Le Kirghizstan est malheureusement l’un des pays les plus pauvres d’Asie Centrale, ses ressources naturelles étant surtout constituées de mines d’or, de mercure et d’uranium (ce dernier est peu exploité depuis la fin de l’URSS). L’agriculture est le principal secteur d’activité malgré un climat souvent rude et des terres arides. L’élevage du bétail est très présent. En ce qui concerne les cultures, les productions dominantes incluent le blé, le sucre de betterave, le coton, le tabac, les légumes et les fruits notamment dans la région du lac Ysyk-Köl et la vallée du Fergana à l’ouest du pays.
Population :
La superficie du pays est trois fois plus petite que celle de la France, pour une population de seulement 5 millions d’habitants, majoritairement Kirghizes, Russes et Ouzbeks. D’origine turco-mongole, les kirghizes sont un peuple nomade fiers de leurs traditions. Le nomadisme était interdit à l’époque de l’URSS, mais les nomades ont progressivement repris leurs traditions de pastoralisme depuis l’indépendance du pays.
L’hospitalité kirghize n’est pas un mythe : on trouvera toujours un bout de chambre, ou un tapis de yourte où vous faire dormir, et la maîtresse de maison s’assure que vous ayez l’estomac bien plein ! Les kirghizes sont d’une extrême gentillesse et générosité, on nous a plusieurs fois donné de la nourriture alors que l’on ne demandait rien, et les gens étaient heureux de nous faire la conversation malgré la barrière de la langue.
La religion principale est un islam modéré, teinté de chamanisme. On trouve régulièrement des mosquées, pour la plupart assez récentes, mais peu d’autres signes extérieurs. Une très large majorité de femmes ne sont pas voilées, et habillées à l’occidentale. Nous avons d’ailleurs été impressionnés par les tenues vestimentaires : tous les gens sont bien habillés et propres, même dans les villages aux routes poussiéreuses !
Les kirghizes sont très calmes et parlent plutôt à voix basse. Ils ne sont jamais agressifs et rarement racoleurs (sauf les chauffeurs de taxis et de bus…). Leur naturel plutôt discret vis-à-vis des étrangers peut passer pour un côté froid, mais en réalité ce sont des gens accueillants, et toujours ravis de faire la conversation aux étrangers, dans un savant mélange de russe et de langage « avec les mains » !
Nous ne nous sommes jamais sentis en insécurité même si nous avons pris les précautions d’usage (éviter les signes extérieurs de richesse, faire attention à son portefeuille, faire attention aux faux policiers, éviter de sortir la nuit en ville etc.). Il est amusant de se balader dans les bazars, blindés de monde, mais pourtant calmes sans vendeurs qui tentent de vous alpaguer. En 3 semaines nous n’avons jamais croisé un enfant pleurant ou faisant un caprice, même durant 8 heures de bus !
Langue :
Le Kirghizstan possède 2 langues officielles : le kirghize (langue nationale) et le russe (langue officielle). Dans les deux cas, c’est l’alphabet cyrillique qui est utilisé.
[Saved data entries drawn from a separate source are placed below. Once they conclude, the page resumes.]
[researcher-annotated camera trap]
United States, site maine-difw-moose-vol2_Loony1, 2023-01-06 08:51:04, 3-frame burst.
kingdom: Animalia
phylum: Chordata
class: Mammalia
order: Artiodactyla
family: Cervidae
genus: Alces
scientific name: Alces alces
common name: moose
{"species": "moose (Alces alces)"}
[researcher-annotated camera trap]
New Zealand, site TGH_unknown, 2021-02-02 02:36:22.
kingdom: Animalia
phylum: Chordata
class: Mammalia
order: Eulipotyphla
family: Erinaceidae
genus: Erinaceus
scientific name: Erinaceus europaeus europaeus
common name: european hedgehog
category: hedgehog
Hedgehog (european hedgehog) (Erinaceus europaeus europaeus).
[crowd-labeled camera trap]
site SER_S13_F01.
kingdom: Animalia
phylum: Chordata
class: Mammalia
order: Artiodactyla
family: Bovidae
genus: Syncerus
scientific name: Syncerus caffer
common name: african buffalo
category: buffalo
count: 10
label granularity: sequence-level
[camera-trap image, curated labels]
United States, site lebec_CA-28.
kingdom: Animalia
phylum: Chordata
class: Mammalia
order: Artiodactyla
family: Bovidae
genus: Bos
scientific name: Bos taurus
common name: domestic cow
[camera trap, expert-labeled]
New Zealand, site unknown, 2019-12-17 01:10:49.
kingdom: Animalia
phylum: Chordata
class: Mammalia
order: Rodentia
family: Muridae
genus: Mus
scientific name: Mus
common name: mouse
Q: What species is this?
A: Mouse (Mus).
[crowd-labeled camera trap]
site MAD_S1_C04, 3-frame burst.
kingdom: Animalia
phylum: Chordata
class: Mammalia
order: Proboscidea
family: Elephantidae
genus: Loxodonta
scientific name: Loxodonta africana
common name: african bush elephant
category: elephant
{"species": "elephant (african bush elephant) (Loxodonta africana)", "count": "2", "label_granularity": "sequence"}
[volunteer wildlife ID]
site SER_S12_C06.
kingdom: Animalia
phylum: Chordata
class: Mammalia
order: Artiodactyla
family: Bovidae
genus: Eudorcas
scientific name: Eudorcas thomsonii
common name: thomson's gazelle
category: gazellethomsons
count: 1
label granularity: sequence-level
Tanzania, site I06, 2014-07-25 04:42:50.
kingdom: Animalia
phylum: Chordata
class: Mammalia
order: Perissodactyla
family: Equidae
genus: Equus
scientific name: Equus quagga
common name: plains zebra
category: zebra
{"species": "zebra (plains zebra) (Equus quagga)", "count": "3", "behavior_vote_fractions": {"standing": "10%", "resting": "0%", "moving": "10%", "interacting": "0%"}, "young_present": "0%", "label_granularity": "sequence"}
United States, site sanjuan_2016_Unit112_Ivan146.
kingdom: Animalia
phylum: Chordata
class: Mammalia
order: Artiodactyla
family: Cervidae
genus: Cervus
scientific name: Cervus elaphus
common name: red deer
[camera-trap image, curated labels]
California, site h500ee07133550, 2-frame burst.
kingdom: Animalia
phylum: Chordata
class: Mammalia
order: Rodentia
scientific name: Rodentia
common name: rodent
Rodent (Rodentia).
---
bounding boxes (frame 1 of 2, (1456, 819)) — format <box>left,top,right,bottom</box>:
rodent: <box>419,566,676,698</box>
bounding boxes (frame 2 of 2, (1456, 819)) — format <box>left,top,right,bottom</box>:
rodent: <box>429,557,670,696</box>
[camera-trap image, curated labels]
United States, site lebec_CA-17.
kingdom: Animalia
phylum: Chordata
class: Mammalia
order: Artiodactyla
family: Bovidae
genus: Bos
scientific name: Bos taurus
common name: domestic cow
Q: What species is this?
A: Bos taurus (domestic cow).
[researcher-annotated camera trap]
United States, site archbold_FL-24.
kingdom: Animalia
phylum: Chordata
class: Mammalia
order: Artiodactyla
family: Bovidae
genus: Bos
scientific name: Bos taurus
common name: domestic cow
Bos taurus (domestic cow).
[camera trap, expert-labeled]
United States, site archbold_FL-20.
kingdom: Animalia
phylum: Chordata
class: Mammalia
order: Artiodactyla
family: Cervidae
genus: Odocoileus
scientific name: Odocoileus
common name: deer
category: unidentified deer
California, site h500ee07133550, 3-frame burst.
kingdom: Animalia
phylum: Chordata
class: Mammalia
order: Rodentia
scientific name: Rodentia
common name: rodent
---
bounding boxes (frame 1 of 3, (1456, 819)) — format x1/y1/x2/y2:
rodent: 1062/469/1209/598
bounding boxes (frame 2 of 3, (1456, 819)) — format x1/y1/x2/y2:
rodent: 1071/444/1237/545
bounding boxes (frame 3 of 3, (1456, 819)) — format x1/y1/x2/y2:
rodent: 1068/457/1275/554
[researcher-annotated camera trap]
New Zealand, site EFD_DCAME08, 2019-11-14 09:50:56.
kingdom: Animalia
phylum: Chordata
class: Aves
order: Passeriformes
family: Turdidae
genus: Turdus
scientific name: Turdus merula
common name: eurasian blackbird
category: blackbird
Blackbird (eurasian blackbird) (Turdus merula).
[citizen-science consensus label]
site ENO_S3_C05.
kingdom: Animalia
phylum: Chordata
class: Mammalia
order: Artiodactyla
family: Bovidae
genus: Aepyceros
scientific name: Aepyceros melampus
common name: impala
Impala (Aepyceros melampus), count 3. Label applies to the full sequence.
Le kirghize n’est pas facile à apprendre pour des français : on trouve peu ou pas de lexiques, et c’est une langue aux sons durs ! En revanche tout le monde parle russe puisque la langue était enseignée à l’époque de l’URSS, et est encore largement utilisée pour les échanges internationaux. D’ailleurs, les kirghizes s’adressent spontanément aux étrangers en parlant russe. L’anglais est encore très peu parlé.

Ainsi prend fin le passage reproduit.